Or should that be serious if it wasn’t so laughable?
Annastacia Palaszczuk won’t rule out asking Jackie Trad to stand aside
Trad’s call to crime watchdog investigated
David Barbagallo part of Qld Labor landscape for over three decades
Treasurer and Member for South Brisbane Jackie Trad purchased a property along the route of the Cross River Rail project – seemingly unbeknown to herself – and it shapes as the biggest scandal of the administration’s tenure.
And a handout to a company co-owned by Premier Annastacia Palaszczuk’s chief of staff David Barbagallo to develop a cruise-ship-tracking app – which the Premier initially didn’t know whether she knew about – is not that far behind.
Trad’s “I knew nothing” defence has left her colleagues perplexed, given her penchant for poking into other ministers’ affairs.
Meanwhile, Palaszczuk’s inability to see the cruise-ship-sized ethical problem of a company part-owned by her right-hand man receiving public monies is beyond belief.
Here are 11 reasons why these two integrity issues don’t pass the pub test:
1. ‘Honey, I bought a house. XOXO’
Trad says she never knew about the property purchase. Her husband did it.
She reckons she was so busy looking after the finances of the state that she didn’t have time to discuss dollars and common sense at home.
Apparently, the only time the topic came up was when Trad received a text message from her husband.
Seriously, who buys a $700,000 investment property without discussing it with their partner?
Hands up who might not know that a company they co-own purchased a property?
Thought so.
Trad knew enough about the purchase to use the property to house victims of the South Brisbane boarding house blaze but didn’t clue to the conflicts?
That doesn’t pass the pub test
2. Conflicts? No way. Sell the property? You bet. Hang on, wait a minute ....
It’s our money and we’ll do what we want to, Trad has insisted.
But we’ll sell the property and tell the buyer they can’t pay more than the $695,500 we paid for it, Trad has also insisted.
You couldn’t make this stuff up.
Clearly, these two positions are inconsistent.

### Task
Please reproduce the stretch of the Jackie Trad article from "Seriously, who buys" through "a minute ....", word for word. The data has nothing to do with the Jackie Trad article.

### Data listing
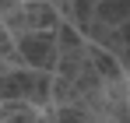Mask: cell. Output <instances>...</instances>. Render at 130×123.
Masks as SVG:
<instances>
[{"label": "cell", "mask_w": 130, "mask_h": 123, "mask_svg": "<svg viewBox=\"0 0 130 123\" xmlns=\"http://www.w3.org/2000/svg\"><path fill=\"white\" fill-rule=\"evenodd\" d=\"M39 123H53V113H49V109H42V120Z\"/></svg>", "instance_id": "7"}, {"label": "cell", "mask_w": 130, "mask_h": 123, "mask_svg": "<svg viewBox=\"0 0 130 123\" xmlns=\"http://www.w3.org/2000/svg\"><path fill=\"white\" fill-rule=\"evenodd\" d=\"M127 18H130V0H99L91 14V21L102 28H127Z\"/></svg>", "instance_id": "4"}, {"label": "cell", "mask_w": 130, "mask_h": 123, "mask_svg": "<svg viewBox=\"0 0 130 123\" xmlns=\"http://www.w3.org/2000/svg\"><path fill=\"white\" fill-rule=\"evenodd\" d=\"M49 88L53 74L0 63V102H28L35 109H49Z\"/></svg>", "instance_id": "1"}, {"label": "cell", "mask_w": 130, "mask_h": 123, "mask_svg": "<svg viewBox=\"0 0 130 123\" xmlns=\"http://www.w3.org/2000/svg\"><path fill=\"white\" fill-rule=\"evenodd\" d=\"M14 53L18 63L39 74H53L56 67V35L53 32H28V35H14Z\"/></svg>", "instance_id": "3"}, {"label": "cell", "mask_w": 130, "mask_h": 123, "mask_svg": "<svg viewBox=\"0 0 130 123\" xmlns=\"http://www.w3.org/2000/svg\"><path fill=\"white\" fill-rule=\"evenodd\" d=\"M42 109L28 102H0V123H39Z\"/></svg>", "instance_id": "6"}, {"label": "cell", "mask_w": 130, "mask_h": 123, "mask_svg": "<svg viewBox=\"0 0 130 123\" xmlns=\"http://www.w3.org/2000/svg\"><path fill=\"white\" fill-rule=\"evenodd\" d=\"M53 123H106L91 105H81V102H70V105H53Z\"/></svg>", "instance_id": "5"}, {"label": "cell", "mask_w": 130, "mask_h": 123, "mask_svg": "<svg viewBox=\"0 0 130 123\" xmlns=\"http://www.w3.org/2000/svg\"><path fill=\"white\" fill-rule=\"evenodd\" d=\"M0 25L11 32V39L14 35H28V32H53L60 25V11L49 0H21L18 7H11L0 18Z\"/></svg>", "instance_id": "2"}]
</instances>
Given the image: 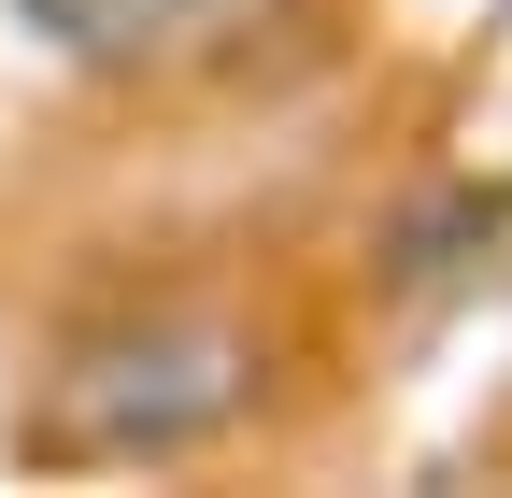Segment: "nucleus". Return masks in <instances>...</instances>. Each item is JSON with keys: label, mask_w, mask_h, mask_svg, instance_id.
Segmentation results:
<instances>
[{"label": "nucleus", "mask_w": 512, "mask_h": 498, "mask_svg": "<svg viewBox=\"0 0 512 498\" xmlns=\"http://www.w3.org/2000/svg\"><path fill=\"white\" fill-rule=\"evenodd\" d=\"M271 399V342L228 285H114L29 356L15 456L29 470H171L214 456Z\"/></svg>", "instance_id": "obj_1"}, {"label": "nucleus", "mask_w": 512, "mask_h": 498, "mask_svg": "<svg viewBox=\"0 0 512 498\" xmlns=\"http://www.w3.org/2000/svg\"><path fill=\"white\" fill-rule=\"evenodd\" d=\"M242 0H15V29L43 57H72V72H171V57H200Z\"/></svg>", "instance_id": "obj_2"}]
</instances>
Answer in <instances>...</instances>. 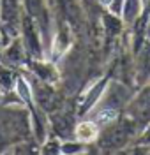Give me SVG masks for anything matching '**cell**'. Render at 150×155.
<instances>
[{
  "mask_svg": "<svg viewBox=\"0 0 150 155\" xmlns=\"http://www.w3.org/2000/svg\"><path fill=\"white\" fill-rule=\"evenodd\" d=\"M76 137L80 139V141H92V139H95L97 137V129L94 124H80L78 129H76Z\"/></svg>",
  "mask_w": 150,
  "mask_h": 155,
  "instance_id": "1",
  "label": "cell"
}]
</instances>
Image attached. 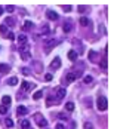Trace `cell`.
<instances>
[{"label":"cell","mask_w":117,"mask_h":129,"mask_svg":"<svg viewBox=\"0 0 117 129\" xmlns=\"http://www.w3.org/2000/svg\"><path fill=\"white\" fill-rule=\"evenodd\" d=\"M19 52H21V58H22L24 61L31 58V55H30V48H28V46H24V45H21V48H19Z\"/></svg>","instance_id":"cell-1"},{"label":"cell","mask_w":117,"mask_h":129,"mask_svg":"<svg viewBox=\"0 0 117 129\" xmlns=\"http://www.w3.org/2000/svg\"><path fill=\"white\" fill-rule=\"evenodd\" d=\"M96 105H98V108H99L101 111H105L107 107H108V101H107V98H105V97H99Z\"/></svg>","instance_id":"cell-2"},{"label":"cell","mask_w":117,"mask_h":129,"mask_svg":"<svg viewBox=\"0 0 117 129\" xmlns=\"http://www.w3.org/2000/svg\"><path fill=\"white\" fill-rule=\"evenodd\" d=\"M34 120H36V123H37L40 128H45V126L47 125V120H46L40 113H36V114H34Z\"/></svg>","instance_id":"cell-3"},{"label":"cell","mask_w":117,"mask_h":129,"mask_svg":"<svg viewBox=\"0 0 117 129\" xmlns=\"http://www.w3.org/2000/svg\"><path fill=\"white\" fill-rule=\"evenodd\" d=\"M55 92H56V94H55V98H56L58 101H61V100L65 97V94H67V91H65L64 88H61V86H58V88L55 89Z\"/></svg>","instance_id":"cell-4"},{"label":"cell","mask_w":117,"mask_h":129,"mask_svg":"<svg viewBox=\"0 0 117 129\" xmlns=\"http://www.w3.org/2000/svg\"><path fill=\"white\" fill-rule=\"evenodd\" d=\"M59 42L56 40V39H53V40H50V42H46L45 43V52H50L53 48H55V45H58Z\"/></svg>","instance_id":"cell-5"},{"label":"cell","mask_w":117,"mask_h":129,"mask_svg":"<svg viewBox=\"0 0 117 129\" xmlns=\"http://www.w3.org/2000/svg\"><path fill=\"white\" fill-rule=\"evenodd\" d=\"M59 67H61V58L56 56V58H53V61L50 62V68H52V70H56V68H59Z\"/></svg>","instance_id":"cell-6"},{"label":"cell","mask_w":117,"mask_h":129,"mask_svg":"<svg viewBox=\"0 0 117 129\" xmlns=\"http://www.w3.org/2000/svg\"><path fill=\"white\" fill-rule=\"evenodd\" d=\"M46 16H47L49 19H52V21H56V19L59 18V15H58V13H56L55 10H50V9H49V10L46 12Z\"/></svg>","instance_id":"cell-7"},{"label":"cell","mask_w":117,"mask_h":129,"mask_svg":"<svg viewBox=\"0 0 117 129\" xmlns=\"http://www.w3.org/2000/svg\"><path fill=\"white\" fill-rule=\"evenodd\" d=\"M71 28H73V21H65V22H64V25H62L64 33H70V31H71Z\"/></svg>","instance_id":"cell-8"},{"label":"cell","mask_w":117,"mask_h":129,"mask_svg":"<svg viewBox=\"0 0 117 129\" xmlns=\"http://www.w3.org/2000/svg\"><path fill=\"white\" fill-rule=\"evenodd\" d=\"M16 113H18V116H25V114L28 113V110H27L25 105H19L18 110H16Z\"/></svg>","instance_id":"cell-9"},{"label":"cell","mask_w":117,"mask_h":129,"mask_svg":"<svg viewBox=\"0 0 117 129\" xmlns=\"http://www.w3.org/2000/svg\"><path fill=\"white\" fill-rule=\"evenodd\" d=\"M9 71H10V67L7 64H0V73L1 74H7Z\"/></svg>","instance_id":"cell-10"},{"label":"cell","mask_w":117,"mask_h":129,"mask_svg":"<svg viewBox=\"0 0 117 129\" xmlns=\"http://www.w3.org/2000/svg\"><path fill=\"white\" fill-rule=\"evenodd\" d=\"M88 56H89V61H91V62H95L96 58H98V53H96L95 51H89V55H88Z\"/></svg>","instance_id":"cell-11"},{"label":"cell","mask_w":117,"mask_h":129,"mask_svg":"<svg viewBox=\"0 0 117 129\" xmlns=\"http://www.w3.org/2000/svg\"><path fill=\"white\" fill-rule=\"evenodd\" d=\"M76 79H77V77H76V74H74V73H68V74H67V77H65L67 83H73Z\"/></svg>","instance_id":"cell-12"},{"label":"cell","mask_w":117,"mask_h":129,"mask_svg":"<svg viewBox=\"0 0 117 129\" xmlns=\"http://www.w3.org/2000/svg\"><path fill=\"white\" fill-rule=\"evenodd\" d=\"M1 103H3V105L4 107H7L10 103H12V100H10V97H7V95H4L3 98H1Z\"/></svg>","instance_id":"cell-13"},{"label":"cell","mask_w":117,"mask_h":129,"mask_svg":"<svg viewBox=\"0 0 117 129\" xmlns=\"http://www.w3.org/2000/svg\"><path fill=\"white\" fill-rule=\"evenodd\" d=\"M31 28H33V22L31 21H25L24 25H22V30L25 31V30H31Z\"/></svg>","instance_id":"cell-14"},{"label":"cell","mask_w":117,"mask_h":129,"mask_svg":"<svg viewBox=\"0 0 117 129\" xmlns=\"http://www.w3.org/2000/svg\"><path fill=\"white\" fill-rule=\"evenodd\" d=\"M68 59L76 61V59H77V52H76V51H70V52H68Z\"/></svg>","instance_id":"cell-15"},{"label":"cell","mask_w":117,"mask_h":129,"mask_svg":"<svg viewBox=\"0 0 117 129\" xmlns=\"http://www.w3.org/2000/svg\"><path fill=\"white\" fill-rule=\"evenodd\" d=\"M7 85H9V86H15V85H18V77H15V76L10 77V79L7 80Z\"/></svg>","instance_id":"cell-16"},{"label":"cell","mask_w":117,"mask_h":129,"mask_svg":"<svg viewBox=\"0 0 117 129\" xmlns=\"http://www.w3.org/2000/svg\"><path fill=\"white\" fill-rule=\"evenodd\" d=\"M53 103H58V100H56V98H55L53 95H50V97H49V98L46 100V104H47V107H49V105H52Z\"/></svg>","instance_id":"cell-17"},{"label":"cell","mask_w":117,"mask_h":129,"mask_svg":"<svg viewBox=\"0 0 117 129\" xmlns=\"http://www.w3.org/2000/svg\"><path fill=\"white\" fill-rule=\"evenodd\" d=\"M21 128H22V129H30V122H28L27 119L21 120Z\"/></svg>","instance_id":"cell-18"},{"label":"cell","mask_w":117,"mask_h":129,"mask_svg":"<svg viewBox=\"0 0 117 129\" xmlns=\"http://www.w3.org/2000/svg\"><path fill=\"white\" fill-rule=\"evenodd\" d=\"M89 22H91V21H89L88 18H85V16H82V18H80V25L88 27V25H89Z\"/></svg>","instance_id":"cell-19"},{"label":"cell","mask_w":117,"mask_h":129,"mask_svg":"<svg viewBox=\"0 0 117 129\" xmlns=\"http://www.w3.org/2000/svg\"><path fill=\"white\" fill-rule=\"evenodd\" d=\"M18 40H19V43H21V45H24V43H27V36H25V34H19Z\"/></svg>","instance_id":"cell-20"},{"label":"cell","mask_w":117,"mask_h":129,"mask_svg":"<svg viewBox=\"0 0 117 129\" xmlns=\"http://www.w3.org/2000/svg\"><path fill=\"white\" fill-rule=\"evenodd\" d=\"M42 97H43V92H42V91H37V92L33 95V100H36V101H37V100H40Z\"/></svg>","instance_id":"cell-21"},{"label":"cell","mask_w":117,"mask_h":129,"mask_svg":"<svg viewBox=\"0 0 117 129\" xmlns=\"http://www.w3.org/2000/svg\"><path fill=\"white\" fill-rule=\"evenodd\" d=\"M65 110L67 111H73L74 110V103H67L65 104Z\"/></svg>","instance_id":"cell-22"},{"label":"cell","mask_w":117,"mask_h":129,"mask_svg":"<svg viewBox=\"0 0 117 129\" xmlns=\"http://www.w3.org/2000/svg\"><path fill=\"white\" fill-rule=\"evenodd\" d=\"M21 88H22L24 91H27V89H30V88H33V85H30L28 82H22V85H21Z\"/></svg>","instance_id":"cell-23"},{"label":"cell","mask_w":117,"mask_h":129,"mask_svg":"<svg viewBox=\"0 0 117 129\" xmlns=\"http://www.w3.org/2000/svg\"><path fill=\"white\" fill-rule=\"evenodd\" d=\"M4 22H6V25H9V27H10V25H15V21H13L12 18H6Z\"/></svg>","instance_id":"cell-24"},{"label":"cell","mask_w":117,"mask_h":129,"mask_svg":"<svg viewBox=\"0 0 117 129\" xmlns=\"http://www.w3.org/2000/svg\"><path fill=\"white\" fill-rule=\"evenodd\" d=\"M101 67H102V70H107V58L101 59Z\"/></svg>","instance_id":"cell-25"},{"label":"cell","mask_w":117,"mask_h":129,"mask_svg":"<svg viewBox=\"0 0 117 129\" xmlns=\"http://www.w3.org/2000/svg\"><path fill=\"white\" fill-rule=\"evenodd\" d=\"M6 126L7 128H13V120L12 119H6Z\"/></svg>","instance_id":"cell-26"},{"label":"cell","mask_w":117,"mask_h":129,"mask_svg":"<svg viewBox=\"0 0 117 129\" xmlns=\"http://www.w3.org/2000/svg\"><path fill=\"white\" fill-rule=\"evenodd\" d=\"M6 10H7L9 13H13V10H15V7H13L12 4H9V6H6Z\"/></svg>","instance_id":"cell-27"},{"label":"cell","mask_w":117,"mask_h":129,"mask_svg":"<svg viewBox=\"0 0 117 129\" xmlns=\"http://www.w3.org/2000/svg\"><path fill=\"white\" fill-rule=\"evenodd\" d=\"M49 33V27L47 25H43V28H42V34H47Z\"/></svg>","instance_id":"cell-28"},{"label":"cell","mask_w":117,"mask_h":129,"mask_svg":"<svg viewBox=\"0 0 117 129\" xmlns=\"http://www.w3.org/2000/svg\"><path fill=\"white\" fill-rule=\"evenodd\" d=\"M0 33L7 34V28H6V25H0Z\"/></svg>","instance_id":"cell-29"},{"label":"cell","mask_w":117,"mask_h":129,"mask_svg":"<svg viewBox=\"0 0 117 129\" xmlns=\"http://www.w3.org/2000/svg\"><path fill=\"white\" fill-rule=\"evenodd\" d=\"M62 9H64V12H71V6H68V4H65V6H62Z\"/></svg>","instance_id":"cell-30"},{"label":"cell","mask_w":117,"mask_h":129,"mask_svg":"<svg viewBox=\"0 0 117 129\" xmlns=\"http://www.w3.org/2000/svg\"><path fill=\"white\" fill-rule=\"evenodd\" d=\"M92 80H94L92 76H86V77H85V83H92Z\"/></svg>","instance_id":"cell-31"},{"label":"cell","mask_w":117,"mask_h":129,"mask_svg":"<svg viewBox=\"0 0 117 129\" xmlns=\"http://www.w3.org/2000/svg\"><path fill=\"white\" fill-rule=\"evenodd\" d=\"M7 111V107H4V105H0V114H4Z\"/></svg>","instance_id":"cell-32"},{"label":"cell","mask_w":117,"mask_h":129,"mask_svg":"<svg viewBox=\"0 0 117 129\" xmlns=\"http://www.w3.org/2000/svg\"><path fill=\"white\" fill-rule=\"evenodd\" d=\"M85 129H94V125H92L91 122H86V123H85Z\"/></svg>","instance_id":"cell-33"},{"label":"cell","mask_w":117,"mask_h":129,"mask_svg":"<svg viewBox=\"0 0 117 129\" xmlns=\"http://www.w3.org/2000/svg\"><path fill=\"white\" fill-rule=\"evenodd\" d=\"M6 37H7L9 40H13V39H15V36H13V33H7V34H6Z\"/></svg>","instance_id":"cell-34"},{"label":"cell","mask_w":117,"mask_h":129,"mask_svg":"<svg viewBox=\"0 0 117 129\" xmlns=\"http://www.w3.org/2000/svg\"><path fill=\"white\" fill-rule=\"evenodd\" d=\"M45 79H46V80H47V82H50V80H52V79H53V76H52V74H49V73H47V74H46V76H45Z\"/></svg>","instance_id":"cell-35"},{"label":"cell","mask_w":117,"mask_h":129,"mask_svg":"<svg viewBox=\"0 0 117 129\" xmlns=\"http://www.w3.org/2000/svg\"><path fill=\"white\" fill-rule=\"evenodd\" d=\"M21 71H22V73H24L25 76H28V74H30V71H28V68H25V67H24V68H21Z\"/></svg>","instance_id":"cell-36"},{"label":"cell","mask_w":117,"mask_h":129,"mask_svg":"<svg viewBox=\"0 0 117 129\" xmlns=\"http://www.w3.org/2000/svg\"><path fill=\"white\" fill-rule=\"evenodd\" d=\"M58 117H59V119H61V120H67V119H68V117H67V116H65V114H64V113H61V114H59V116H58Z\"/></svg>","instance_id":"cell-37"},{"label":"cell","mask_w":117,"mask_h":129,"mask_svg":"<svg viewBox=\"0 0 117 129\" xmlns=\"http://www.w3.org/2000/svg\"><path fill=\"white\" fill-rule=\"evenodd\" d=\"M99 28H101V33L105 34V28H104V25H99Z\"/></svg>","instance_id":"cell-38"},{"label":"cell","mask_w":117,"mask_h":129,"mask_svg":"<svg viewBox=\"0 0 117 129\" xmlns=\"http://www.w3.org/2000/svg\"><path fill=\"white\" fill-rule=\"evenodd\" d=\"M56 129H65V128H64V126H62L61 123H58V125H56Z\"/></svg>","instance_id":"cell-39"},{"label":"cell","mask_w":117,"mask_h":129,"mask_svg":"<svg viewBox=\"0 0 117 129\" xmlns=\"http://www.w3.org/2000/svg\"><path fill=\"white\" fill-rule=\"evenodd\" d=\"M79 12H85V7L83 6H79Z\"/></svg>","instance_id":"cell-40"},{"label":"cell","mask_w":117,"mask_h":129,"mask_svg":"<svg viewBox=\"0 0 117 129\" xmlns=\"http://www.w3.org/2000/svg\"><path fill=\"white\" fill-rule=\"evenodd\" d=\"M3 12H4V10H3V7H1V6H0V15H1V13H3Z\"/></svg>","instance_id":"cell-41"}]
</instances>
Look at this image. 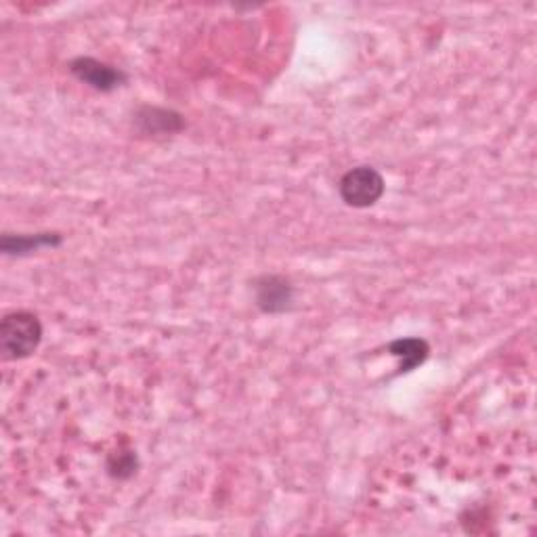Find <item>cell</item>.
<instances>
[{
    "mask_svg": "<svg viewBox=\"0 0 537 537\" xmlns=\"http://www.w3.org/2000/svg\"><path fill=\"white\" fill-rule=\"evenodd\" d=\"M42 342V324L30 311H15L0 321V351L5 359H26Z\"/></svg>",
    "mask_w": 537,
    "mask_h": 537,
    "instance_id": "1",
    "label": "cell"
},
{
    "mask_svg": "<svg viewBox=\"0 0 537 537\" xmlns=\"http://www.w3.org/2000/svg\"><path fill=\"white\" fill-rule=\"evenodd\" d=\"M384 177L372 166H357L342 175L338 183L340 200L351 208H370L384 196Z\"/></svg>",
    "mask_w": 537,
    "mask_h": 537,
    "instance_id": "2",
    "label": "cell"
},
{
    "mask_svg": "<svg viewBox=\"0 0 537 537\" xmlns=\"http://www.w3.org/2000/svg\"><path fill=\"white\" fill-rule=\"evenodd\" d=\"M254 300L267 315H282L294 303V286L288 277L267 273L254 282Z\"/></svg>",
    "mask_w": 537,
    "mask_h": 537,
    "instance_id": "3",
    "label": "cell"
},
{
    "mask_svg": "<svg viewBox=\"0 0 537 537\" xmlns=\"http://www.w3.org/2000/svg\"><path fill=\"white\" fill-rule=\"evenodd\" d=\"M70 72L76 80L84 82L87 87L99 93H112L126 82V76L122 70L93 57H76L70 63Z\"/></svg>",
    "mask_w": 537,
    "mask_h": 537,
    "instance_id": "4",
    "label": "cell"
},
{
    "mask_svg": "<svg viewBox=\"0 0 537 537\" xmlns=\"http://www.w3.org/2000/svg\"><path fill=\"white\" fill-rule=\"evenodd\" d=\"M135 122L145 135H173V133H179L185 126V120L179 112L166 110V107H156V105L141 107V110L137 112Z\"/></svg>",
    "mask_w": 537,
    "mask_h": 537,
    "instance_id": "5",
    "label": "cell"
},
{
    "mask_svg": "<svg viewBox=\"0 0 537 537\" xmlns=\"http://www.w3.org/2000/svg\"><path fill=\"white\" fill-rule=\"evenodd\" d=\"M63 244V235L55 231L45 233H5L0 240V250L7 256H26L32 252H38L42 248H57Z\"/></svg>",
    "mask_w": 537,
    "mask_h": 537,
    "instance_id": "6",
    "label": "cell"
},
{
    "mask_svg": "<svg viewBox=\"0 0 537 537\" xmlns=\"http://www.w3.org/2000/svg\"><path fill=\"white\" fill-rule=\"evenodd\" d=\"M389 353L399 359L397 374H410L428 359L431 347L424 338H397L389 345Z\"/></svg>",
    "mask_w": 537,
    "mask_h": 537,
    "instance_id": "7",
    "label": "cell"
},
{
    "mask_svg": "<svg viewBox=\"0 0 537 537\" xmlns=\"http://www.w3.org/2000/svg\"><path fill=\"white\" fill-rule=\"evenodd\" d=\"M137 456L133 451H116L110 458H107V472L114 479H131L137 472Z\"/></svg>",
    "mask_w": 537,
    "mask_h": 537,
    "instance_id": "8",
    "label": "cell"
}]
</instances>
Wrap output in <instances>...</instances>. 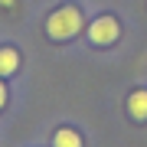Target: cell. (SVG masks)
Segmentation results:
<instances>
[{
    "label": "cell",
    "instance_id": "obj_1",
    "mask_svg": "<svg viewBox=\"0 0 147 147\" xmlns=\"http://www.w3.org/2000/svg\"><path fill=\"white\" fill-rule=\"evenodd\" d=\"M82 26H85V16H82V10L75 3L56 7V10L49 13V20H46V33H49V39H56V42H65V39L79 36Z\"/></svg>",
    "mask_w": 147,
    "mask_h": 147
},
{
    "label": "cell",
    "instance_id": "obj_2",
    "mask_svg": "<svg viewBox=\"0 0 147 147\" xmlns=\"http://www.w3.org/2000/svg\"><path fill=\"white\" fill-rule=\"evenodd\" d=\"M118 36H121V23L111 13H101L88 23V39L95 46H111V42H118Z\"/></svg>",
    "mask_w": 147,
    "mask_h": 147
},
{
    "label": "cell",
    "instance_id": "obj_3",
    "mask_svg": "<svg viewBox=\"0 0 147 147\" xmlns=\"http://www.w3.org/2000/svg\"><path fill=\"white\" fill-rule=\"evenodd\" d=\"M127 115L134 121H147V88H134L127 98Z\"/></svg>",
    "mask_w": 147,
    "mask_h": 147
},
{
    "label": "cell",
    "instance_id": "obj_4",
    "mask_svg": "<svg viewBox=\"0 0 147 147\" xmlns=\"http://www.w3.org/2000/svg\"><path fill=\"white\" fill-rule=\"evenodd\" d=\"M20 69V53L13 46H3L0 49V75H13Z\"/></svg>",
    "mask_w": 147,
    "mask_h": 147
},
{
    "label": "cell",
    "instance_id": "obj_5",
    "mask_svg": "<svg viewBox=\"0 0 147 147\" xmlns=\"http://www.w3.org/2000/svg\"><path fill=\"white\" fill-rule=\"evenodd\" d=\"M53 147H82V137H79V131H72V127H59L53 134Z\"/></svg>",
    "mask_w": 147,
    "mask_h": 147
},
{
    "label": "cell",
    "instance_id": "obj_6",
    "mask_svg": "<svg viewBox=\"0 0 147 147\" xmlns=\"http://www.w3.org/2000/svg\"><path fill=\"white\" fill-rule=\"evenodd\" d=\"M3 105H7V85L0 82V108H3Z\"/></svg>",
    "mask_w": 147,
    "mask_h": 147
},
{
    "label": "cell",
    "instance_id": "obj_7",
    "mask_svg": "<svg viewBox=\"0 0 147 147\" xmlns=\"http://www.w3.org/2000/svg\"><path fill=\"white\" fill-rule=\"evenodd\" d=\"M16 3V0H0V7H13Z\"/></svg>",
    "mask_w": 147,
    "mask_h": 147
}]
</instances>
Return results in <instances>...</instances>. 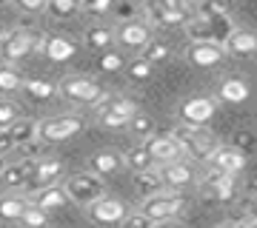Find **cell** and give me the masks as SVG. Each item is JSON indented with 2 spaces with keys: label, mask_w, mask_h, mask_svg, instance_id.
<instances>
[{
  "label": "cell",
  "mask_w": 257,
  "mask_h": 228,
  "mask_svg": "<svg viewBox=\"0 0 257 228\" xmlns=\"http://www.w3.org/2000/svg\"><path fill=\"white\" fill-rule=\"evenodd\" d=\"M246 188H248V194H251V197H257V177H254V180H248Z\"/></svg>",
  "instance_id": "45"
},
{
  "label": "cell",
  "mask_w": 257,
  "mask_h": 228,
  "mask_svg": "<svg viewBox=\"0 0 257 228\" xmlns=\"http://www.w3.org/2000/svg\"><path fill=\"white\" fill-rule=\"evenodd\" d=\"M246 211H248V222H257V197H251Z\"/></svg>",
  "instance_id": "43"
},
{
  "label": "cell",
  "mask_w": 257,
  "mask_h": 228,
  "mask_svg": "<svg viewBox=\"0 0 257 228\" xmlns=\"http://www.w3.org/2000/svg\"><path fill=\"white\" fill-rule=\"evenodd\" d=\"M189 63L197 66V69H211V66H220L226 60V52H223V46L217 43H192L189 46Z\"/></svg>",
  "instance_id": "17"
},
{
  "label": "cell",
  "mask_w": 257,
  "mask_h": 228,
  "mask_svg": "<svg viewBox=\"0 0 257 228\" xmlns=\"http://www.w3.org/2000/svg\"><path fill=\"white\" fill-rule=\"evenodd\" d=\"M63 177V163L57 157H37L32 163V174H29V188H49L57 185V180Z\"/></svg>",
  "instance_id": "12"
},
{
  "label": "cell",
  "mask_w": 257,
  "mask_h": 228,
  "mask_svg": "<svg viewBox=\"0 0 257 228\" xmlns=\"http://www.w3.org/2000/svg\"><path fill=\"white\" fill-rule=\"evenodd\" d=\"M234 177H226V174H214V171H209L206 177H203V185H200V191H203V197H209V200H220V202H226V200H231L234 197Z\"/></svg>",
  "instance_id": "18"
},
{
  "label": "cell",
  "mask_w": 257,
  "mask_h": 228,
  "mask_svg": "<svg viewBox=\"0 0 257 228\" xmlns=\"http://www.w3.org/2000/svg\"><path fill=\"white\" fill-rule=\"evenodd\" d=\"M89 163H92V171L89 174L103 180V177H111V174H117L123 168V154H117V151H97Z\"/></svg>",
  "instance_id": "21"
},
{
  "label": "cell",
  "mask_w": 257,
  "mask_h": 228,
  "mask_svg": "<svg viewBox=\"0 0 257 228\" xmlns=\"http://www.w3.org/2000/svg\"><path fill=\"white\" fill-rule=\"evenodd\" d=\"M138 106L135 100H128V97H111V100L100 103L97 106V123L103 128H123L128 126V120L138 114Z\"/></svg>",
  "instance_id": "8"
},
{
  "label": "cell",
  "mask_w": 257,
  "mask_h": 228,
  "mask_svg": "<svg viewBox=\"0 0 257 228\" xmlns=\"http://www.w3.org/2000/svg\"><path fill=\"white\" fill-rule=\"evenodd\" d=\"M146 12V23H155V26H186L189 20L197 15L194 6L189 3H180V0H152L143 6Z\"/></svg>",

### Answer to the task
Seriously, who buys a $700,000 investment property without discussing it with their partner?
Hands up who might not know that a company they co-own purchased a property?
Thought so.
Trad knew enough about the purchase to use the property to house victims of the South Brisbane boarding house blaze but didn’t clue to the conflicts?
That doesn’t pass the pub test
2. Conflicts? No way. Sell the property? You bet. Hang on, wait a minute ....